## What to produce
Starting with the first line of the data below, copy each line up to and including the one containing "Music Featherdancing". Pictures stay out.

## Excerpted data

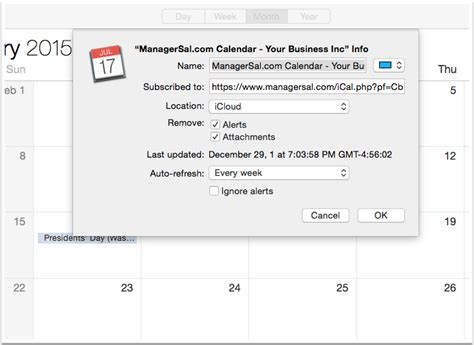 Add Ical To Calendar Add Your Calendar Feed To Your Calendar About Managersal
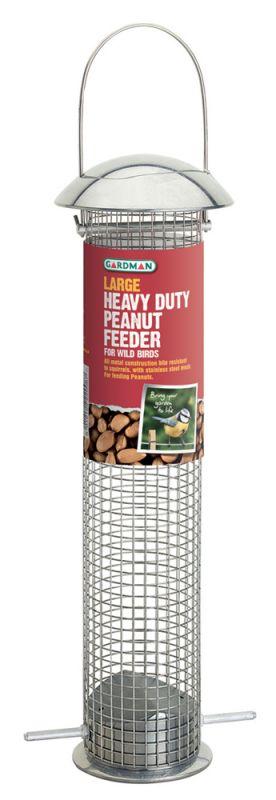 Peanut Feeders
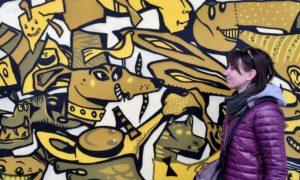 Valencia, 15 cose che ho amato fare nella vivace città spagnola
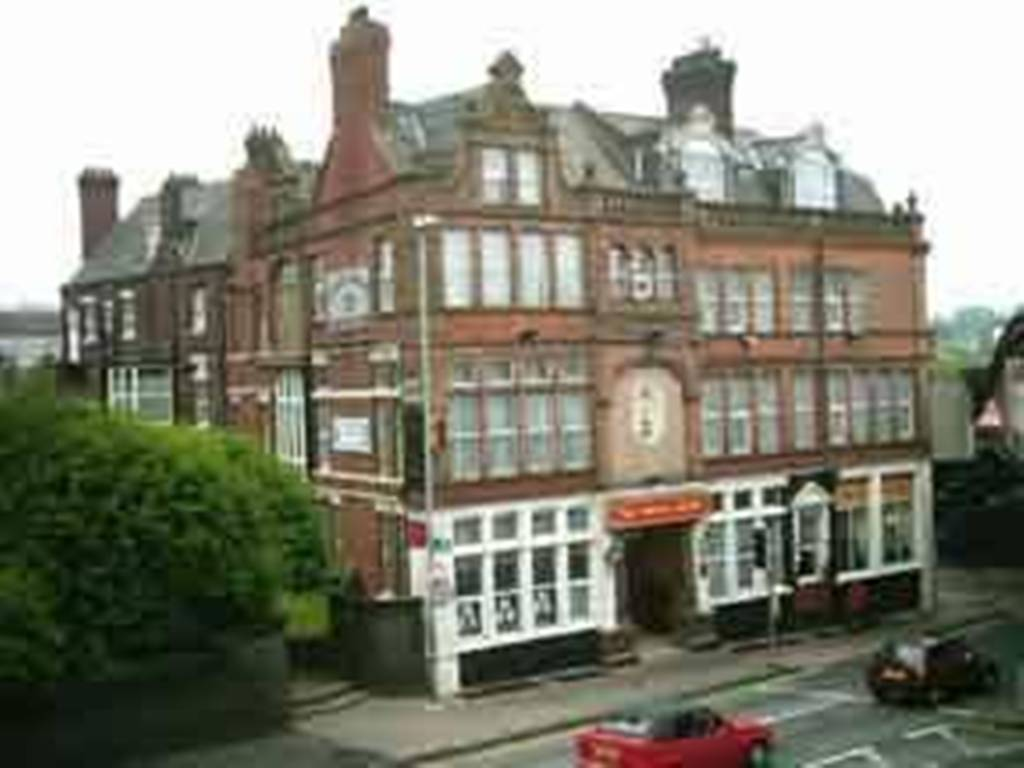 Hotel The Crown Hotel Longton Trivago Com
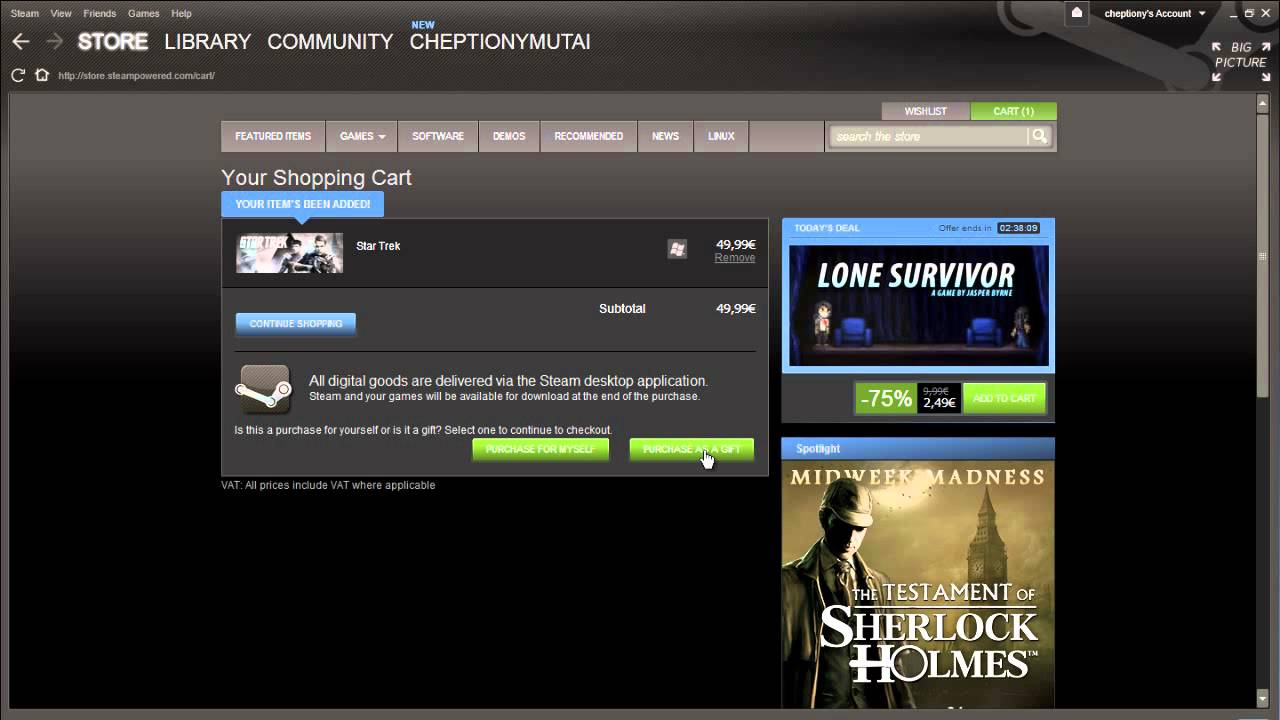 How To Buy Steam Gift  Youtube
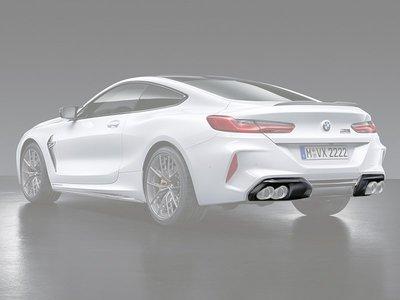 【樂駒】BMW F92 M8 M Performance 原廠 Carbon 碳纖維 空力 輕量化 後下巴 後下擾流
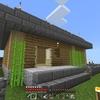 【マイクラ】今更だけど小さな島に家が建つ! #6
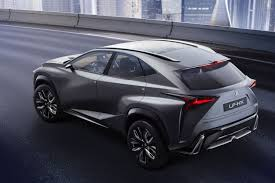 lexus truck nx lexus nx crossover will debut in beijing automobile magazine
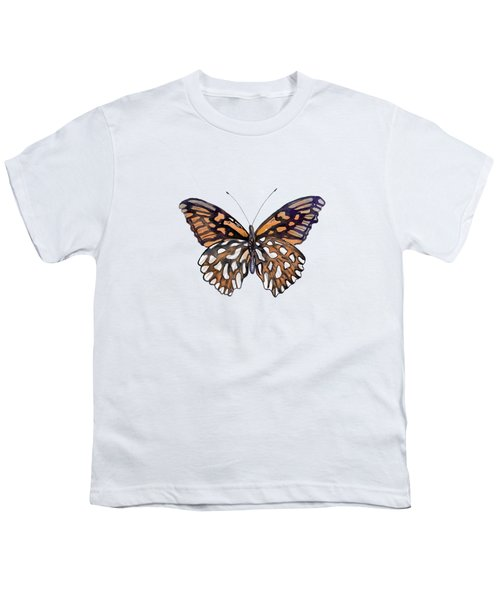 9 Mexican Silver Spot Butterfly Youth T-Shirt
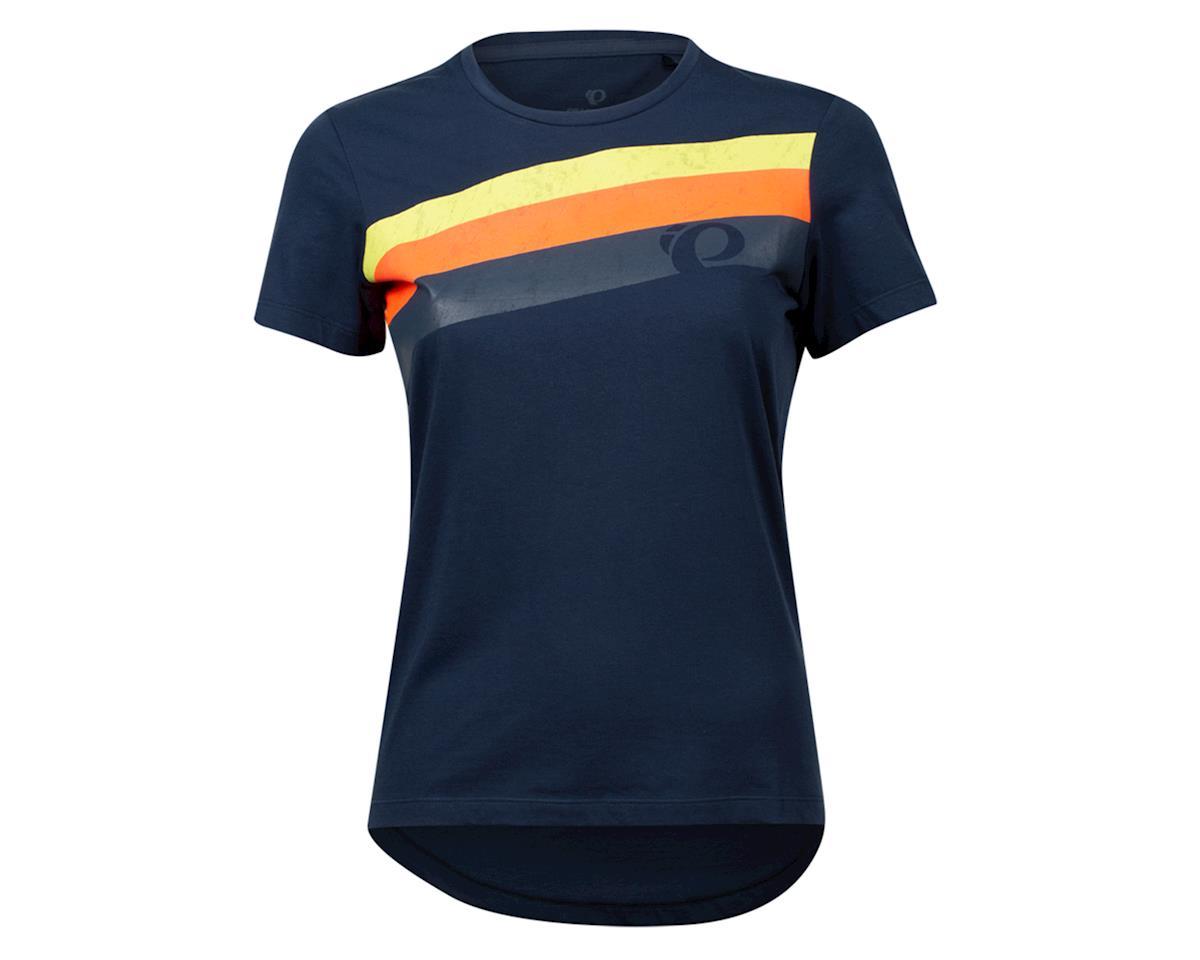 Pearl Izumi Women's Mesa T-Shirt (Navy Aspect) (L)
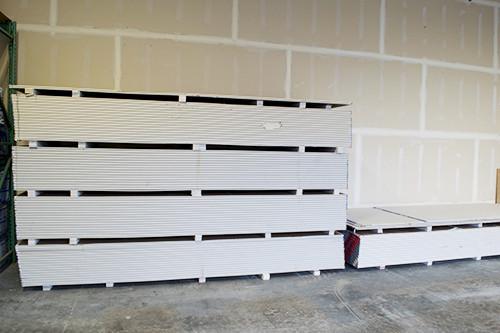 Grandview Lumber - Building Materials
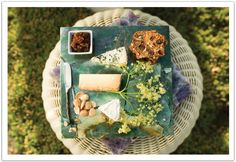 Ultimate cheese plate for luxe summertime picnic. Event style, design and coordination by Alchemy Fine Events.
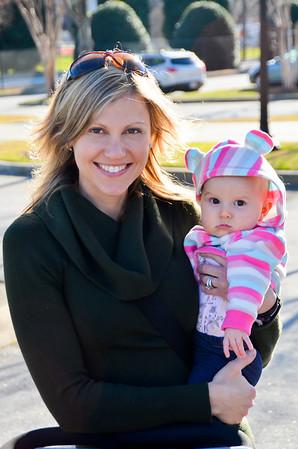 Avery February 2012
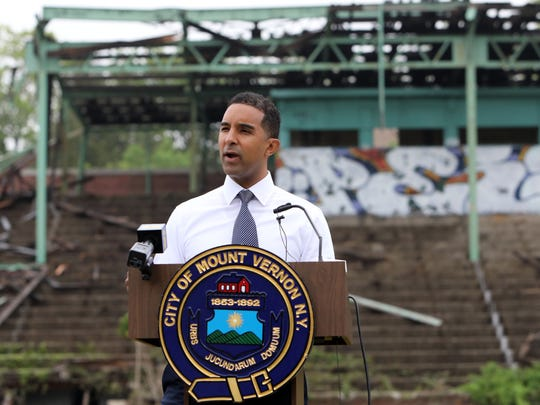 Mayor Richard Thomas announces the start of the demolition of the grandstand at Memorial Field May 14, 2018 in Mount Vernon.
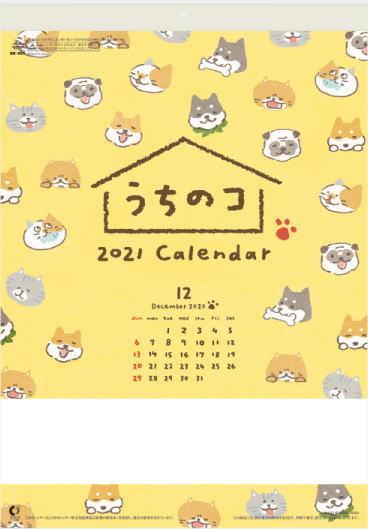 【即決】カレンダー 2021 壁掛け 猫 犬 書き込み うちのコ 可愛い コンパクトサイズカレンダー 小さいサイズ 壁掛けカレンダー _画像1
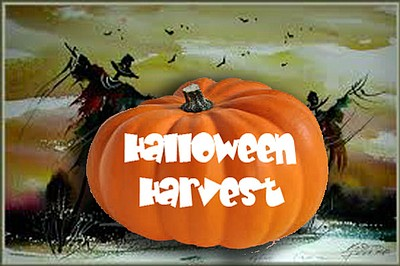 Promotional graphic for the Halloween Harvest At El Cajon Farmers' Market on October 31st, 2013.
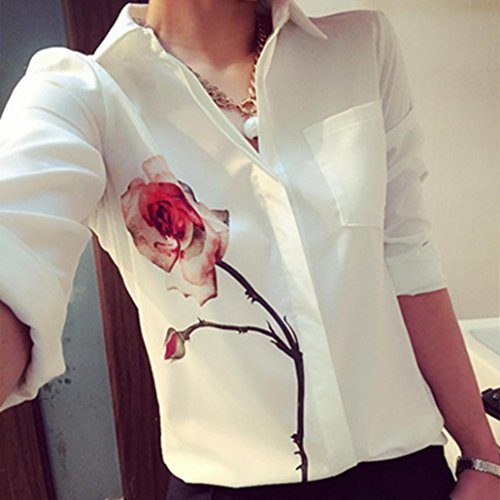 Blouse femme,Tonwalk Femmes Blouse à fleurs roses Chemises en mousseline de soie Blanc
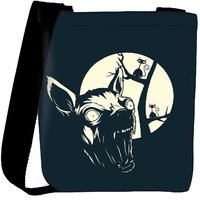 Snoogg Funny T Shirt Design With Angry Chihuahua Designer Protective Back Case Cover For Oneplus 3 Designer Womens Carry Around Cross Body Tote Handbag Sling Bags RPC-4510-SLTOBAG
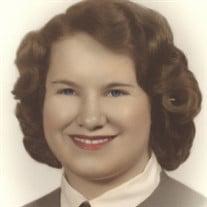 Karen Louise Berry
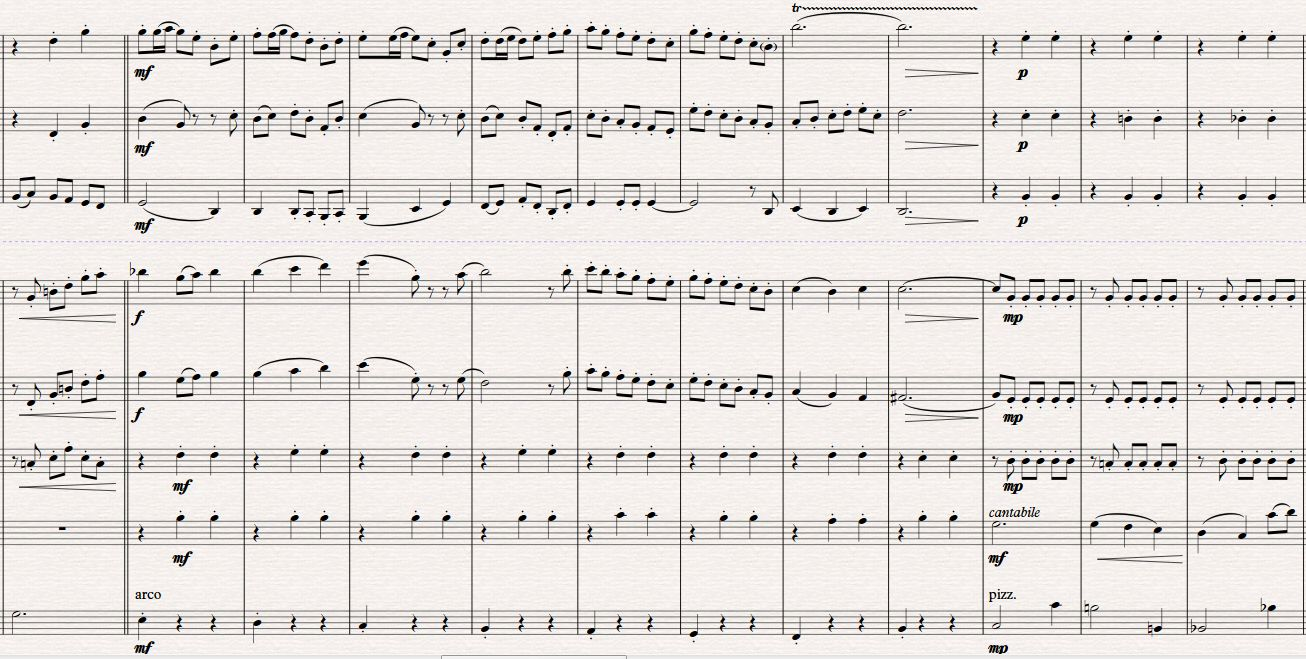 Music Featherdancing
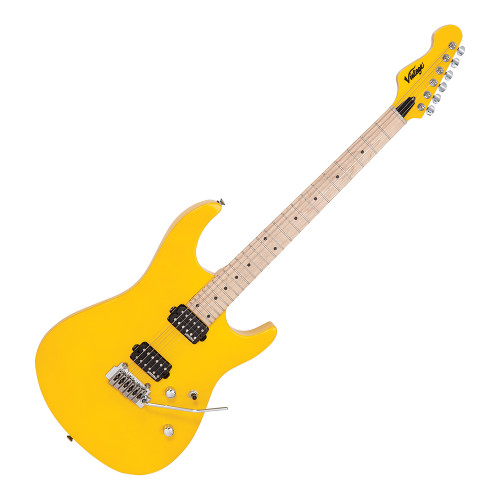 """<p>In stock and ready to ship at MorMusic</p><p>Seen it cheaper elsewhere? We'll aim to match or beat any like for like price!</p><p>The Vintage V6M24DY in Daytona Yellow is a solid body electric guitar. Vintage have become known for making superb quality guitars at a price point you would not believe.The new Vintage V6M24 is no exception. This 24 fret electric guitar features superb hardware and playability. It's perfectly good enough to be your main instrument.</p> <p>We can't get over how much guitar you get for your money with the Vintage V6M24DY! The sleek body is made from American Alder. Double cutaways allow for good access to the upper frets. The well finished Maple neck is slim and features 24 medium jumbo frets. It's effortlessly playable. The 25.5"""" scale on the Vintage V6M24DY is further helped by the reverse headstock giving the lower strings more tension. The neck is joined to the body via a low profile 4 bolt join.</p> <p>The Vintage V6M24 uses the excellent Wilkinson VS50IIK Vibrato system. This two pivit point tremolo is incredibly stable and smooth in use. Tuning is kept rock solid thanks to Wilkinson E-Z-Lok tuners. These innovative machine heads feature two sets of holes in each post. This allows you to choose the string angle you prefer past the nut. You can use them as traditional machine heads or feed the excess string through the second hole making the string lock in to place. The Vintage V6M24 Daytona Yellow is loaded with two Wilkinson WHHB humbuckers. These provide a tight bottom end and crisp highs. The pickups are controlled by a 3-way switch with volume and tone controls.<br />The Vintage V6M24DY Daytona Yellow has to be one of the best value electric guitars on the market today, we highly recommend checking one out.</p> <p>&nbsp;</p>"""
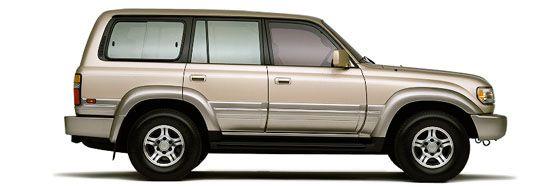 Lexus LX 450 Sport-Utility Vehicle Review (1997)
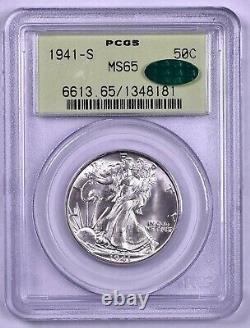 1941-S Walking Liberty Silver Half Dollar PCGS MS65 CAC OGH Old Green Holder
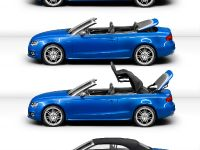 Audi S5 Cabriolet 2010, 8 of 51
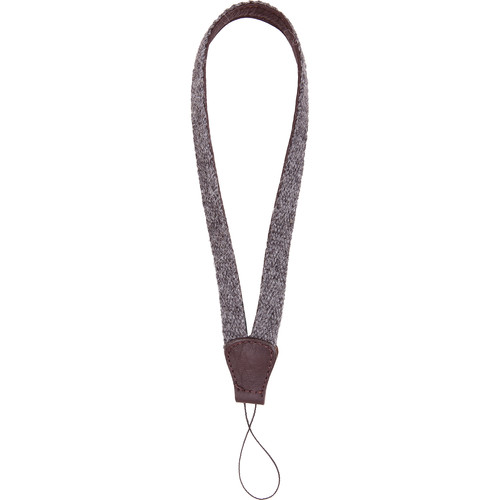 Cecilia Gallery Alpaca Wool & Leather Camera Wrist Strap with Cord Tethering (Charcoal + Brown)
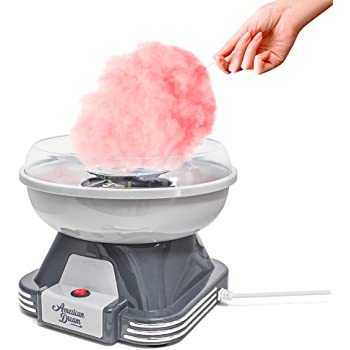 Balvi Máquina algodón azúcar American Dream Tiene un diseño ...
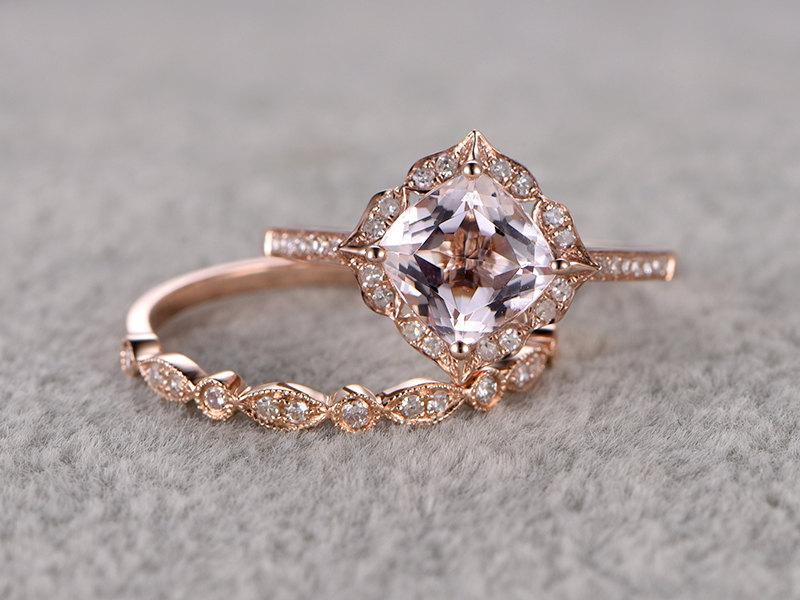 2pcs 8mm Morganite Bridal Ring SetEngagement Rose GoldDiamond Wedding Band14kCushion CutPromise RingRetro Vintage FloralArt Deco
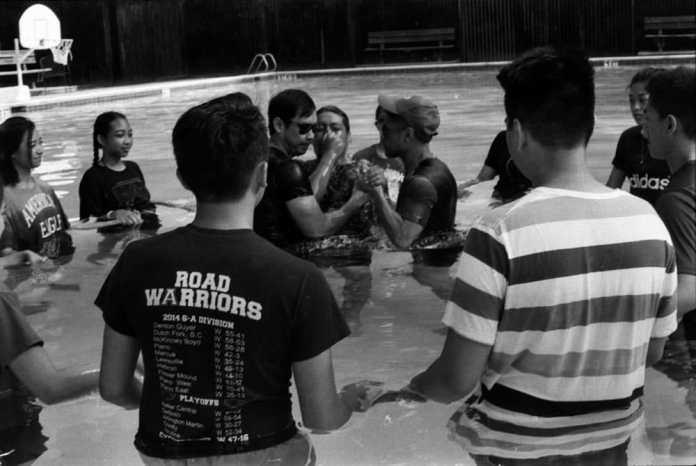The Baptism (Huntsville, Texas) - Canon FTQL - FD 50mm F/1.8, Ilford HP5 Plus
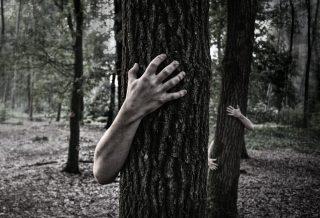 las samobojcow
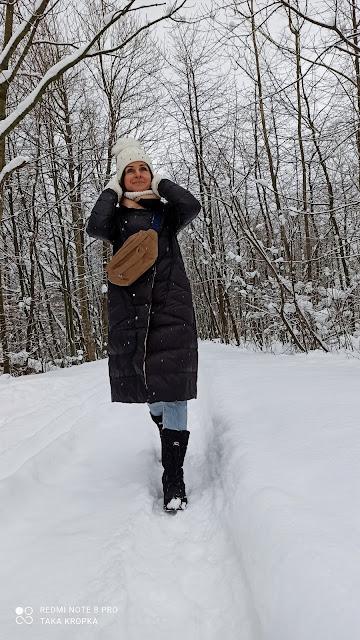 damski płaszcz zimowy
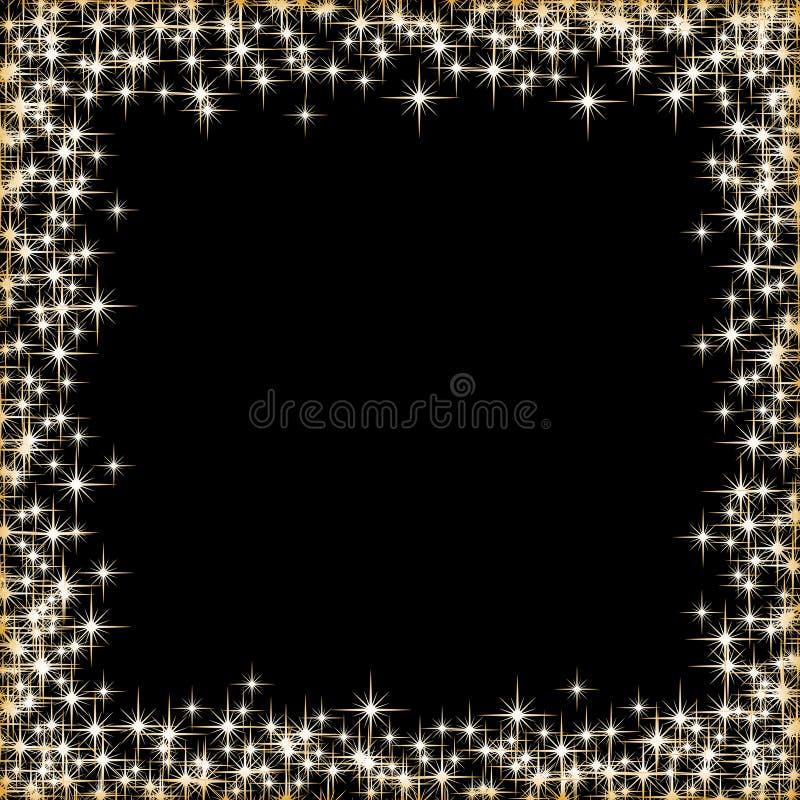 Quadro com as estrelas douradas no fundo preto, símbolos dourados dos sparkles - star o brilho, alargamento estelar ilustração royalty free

## Result for this exercise
 Add Ical To Calendar Add Your Calendar Feed To Your Calendar About Managersal
 Peanut Feeders
 Valencia, 15 cose che ho amato fare nella vivace città spagnola
 Hotel The Crown Hotel Longton Trivago Com
 How To Buy Steam Gift  Youtube
 【樂駒】BMW F92 M8 M Performance 原廠 Carbon 碳纖維 空力 輕量化 後下巴 後下擾流
 【マイクラ】今更だけど小さな島に家が建つ! #6
 lexus truck nx lexus nx crossover will debut in beijing automobile magazine
 9 Mexican Silver Spot Butterfly Youth T-Shirt
 Pearl Izumi Women's Mesa T-Shirt (Navy Aspect) (L)
 Grandview Lumber - Building Materials
 Ultimate cheese plate for luxe summertime picnic. Event style, design and coordination by Alchemy Fine Events.
 Avery February 2012
 Mayor Richard Thomas announces the start of the demolition of the grandstand at Memorial Field May 14, 2018 in Mount Vernon.
 【即決】カレンダー 2021 壁掛け 猫 犬 書き込み うちのコ 可愛い コンパクトサイズカレンダー 小さいサイズ 壁掛けカレンダー _画像1
 Promotional graphic for the Halloween Harvest At El Cajon Farmers' Market on October 31st, 2013.
 Blouse femme,Tonwalk Femmes Blouse à fleurs roses Chemises en mousseline de soie Blanc
 Snoogg Funny T Shirt Design With Angry Chihuahua Designer Protective Back Case Cover For Oneplus 3 Designer Womens Carry Around Cross Body Tote Handbag Sling Bags RPC-4510-SLTOBAG
 Karen Louise Berry
 Music Featherdancing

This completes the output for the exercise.